…so this isn’t so much of a tale, as a lesson.
A while back, I purged my kitchen of anything I felt was excessive. I mean in a house with 2 kids, did I honestly need 16 small plastic bowls. After the clean out, my kitchen was easier to manage & dishes didn’t get as out of control because we needed dishes to eat off of before I had the dishes packing the counter.
The other day, I started getting frustrated because there was stuff everywhere I turned. Clutter makes me a little manic, so I started to wig out. As I was walking through my house, with sleeping kiddos, I started asking…do we really need this much crap? Clearly the answer is no. But I didn’t want to just throw stuff out for the sake of declutting. So I started by picking up junk mail, half colored pieces of paper, dirty dishes, random socks in the hallway & pushed the question to the back of my mind.
Yesterday morning, I was planning to make some biscuits for breakfast & to pack in my kids lunches, but when I opened up my cupboard I noticed I didn’t have enough flour. The thought caught me a little off guard…I didn’t have enough flour for biscuits, yet I had 3 partially used bags of different types of flour that serve different purposes.
********How in the world is it possible to have so much stuff & still not have what you need?********
After dropping the kids off at school, I met a good friend for smoothies. We talked about life & kids & husbands & kale & natural deodorant, but then our conversation took on a more questions of life kind of feel. We talked about the excess that Americans live in & what we think is normal that actually isn’t. I told her about my frustration with the stuff & then I said…”there’s not enough of anything, but we have too much of everything”. We talked about how kids in absolute, destitute poverty have smiles on their faces eating tortillas made out of water & dirt, because they don’t know any different. They don’t know the excess, so they are happy with what they have, even though to us it is sad & disgusting.
That conversation stayed with me all day long & into the night. After the kids where asleep, I walked around the house surveying the scene. The stuff. The amount of build up. Now, I am pretty good about cleaning out. I am the exact opposite of a pack rat; but somehow stuff just keeps happening.

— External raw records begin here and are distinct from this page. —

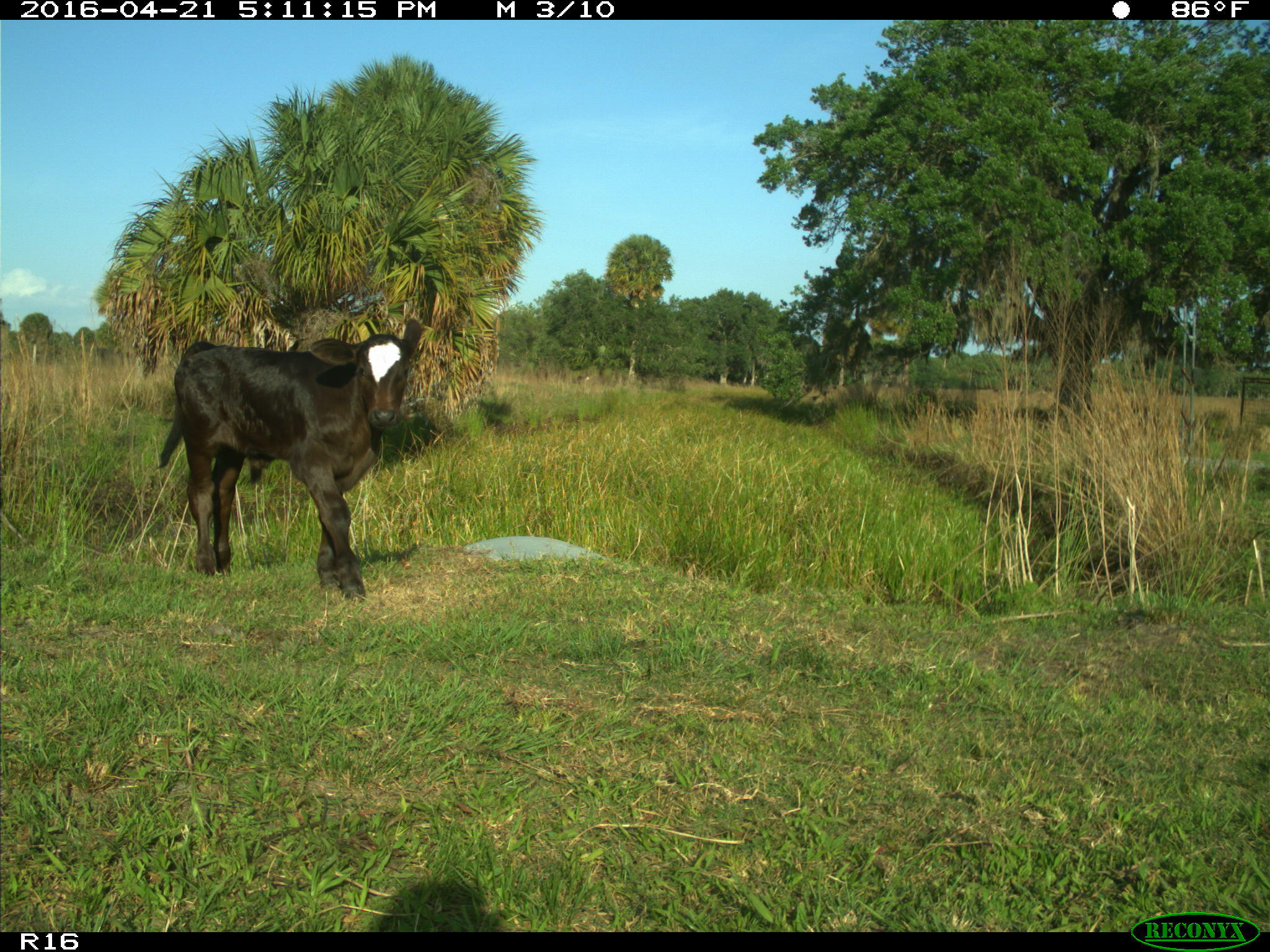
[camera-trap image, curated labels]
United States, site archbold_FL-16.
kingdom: Animalia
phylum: Chordata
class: Mammalia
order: Artiodactyla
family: Bovidae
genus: Bos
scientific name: Bos taurus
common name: domestic cow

A few weeks ago, I had heard about Jenn Hatmaker’s book, 7, so I downloaded a preview & absolutely loved the direction she went in. Reducing things in life. Getting rid of the stuff, in order to focus on the more important things. Having less & giving more. The premise of the book is that her family looked at 7 areas of excess in their life. For the next 7 months, they took one area at a time & pared it down to just 7 things… 7 pieces of clothing one month, 7 foods the next, etc.
As I cleaned my kitchen, I thought about 7 & flour & dirt tortillas. How often does stuff or things or busyness or activities take our eyes off of the really good things in life or the opportunities to reach outside of our personal bubble & get involved in someone else’s life? How often does our pre-occupation with social media or our cellphone or tablets or ourselves in general cause us to miss moments we would never want to forget? How does it make the people in our lives feel when we can’t take our eyes off of everyone else’s life, long enough to focus on our own [mommy look at this]?
What if we changed things a little at a time? What if we limited our personal screen time to when we are alone or just 10 minutes here & there? How much more valued would our kids feel if we weren’t staring at our phones most of the time & only looking up for a second or two when they want to show us something? What if we decided to stop feeding our bellies expensive meals in excess & instead put that money aside to do something for someone else? What if we went through our house & gave 5 of our 7 black t-shirts to a family that could really use them & not just take it to Goodwill because we are ready to buy more? What if we doubled our dinner recipe & gave half to a family friend just because we thought about them & not just because they have a new baby or someone is sick?
So today I went & bought just one flour, so I have enough of what we needed but no more than what we need. What if we didn’t have some much of everything & just enough of one thing?